I'm involved in an NYC non-profit, but like OP, I want to actually get more involved instead of sitting around and talking budget, etc.

 

Anybody recommend any organizations in NYC? Thanks.

post #70 of 136
Thread Starter 
Is it weird that I want to sit around and talk budget? I'm a nerd, what can I say? shog[1].gif
post #71 of 136

post #72 of 136

I would give some thought to the possible down-side of achieving your goal. Is it really worth it?

post #73 of 136
Quote:
Originally Posted by patrickBOOTH View Post

Is it weird that I want to sit around and talk budget? I'm a nerd, what can I say? shog[1].gif

No, it's not weird, but I'm telling you, it's not the same as it would be in a business or professional setting.

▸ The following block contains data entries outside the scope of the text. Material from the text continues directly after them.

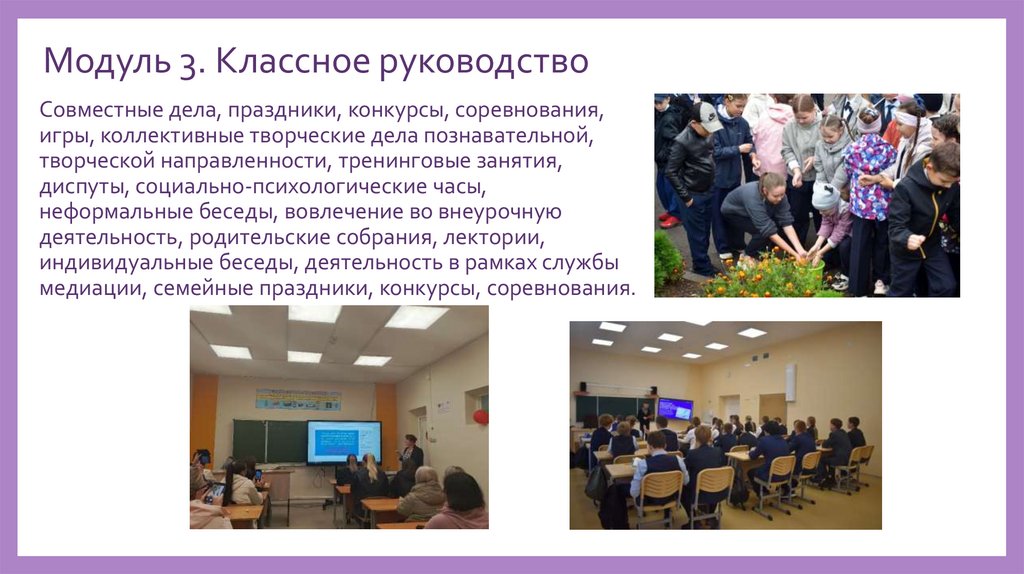 Модуль 3. Классное руководство

Совместные дела, праздники, конкурсы, соревнования, игры, коллективные творческие дела познавательной, творческой направленности, тренинговые занятия, диспуты, социально-психологические часы, неформальные беседы, вовлечение во внеурочную деятельность, родительские собрания, лектории, индивидуальные беседы, деятельность в рамках службы медиации, семейные праздники, конкурсы, соревнования.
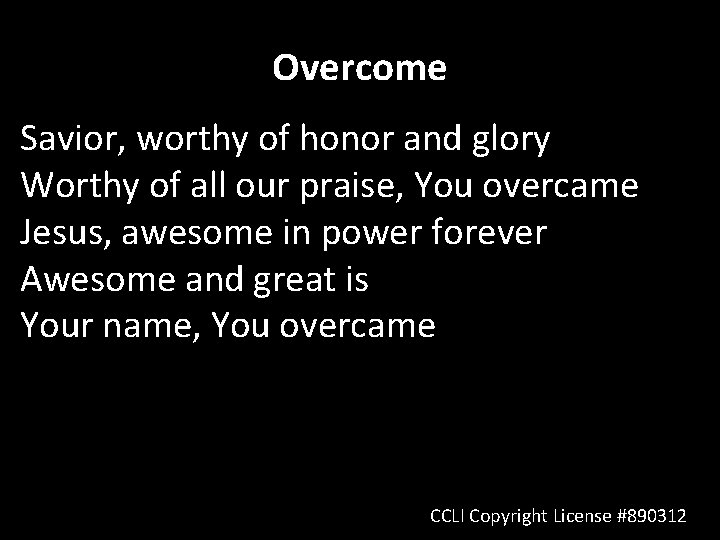 Overcome

Savior, worthy of honor and glory
Worthy of all our praise, You overcame
Jesus, awesome in power forever
Awesome and great is
Your name, You overcame

CCLI Copyright License #890312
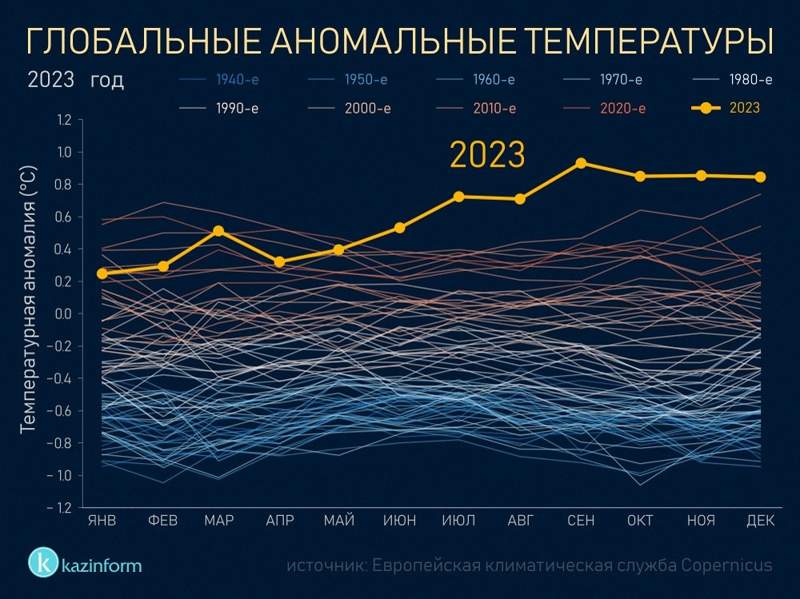 ГЛОБАЛЬНЫЕ АНОМАЛЬНЫЕ ТЕМПЕРАТУРЫ

2023 год

1940-е 1950-е 1960-е 1970-е 1980-е
1990-е 2000-е 2010-е 2020-е 2023

2023

Температурная аномалия (°C)

1.2
1.0
0.8
0.6
0.4
0.2
0.0
−0.2
−0.4
−0.6
−0.8
−1.0
−1.2

ЯНВ ФЕВ МАР АПР МАЙ ИЮН ИЮЛ АВГ СЕН ОКТ НОЯ ДЕК

k kazinform

источник: Европейская климатическая служба Copernicus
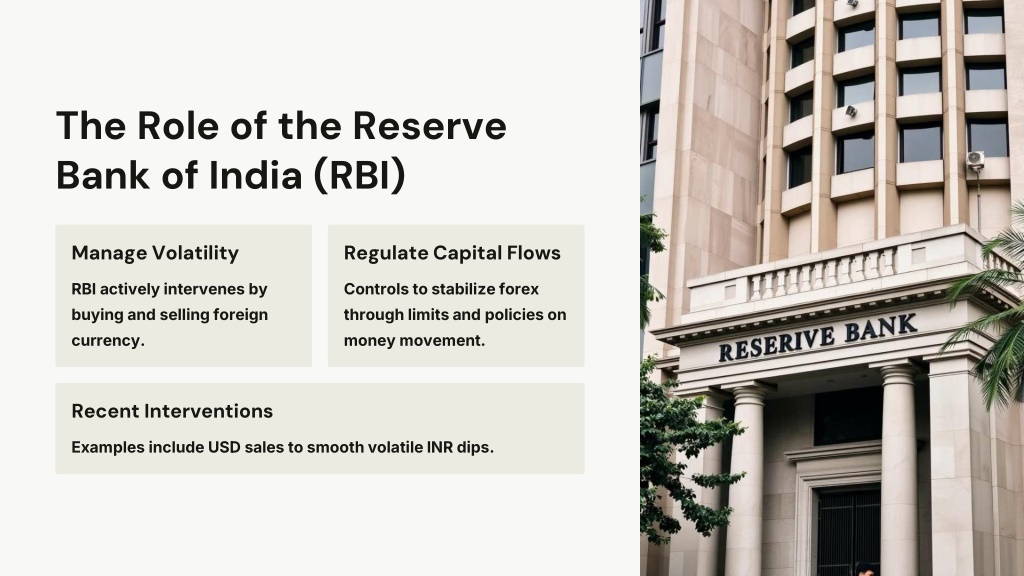 The Role of the Reserve Bank of India (RBI)

Manage Volatility

RBI actively intervenes by buying and selling foreign currency.

Regulate Capital Flows

Controls to stabilize forex through limits and policies on money movement.

Recent Interventions

Examples include USD sales to smooth volatile INR dips.

RESERVE BANK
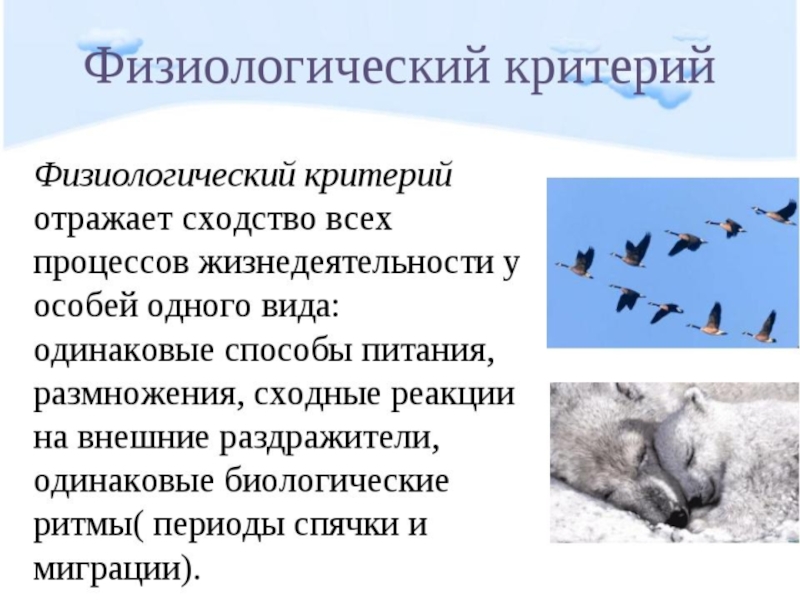 Физиологический критерий

Физиологический критерий отражает сходство всех процессов жизнедеятельности у особей одного вида: одинаковые способы питания, размножения, сходные реакции на внешние раздражители, одинаковые биологические ритмы( периоды спячки и миграции).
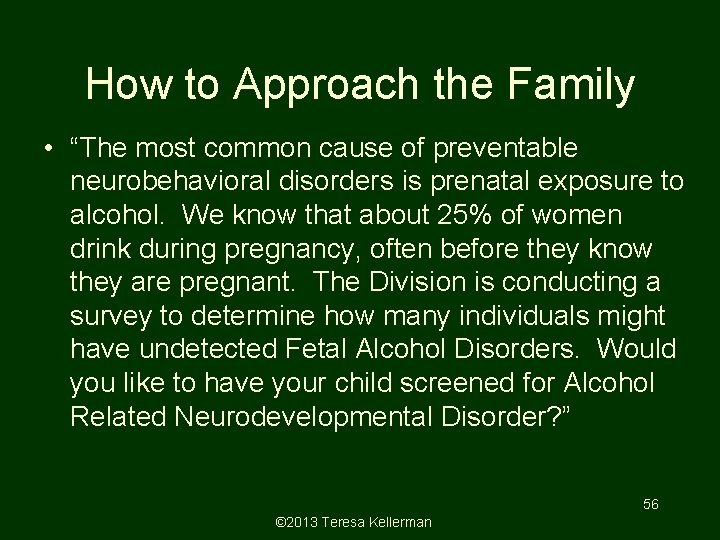 How to Approach the Family

• “The most common cause of preventable neurobehavioral disorders is prenatal exposure to alcohol. We know that about 25% of women drink during pregnancy, often before they know they are pregnant. The Division is conducting a survey to determine how many individuals might have undetected Fetal Alcohol Disorders. Would you like to have your child screened for Alcohol Related Neurodevelopmental Disorder?”

56

©2013 Teresa Kellerman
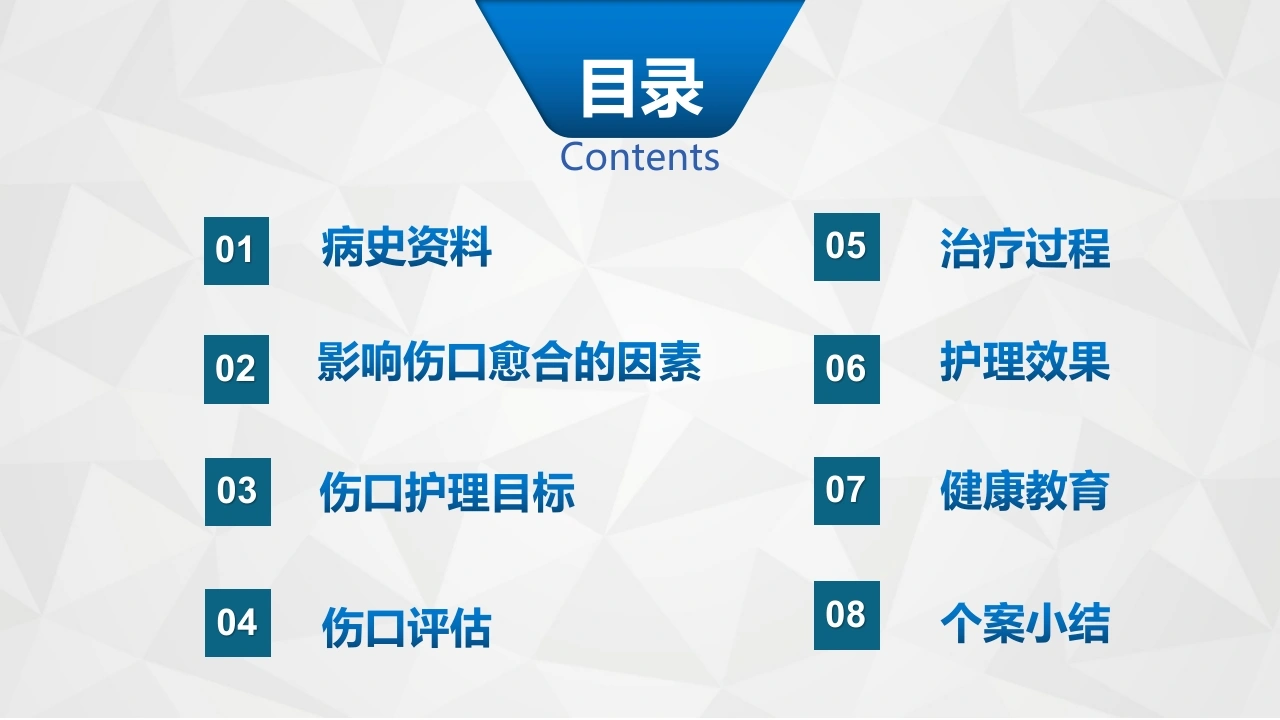 目录
Contents

01 病史资料

02 影响伤口愈合的因素

03 伤口护理目标

04 伤口评估

05 治疗过程

06 护理效果

07 健康教育

08 个案小结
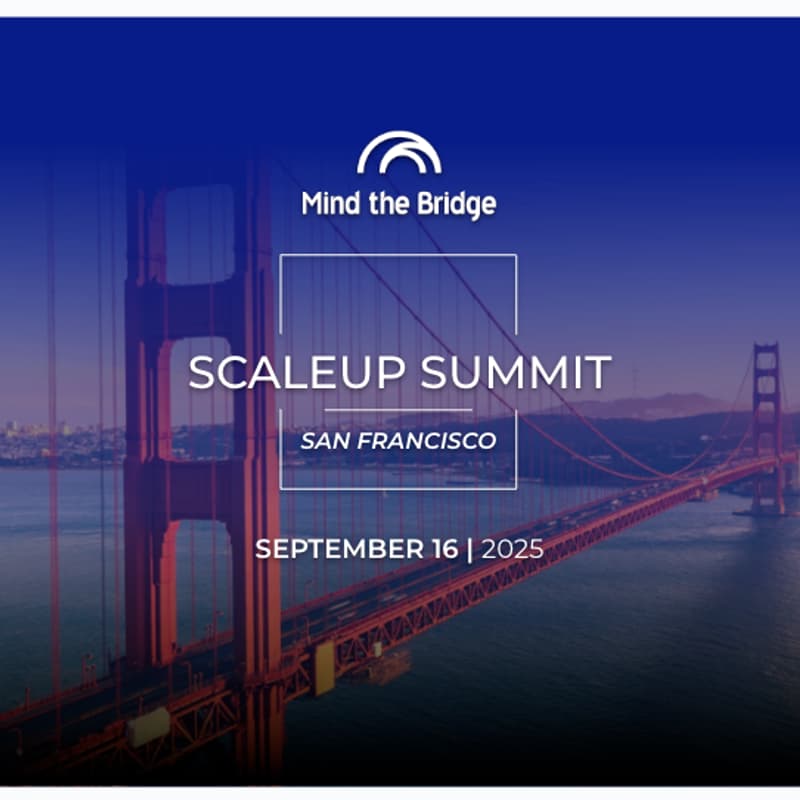 Mind the Bridge

SCALEUP SUMMIT

SAN FRANCISCO

SEPTEMBER 16 | 2025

You could be having a 45 minute discussion on whether it's appropriate to increase the line item for centerpieces on the tables at the annual gala.
post #74 of 136
The only good reason to serve on a non-profit board is if you care about the cause. That's the only way all of the other BS that comes with a board position is worth it.
post #75 of 136
Thread Starter 
Quote:
Originally Posted by Isbister View Post

I would give some thought to the possible down-side of achieving your goal. Is it really worth it?

That's fine, I'd rather know I didn't like it than regret not having gone for it.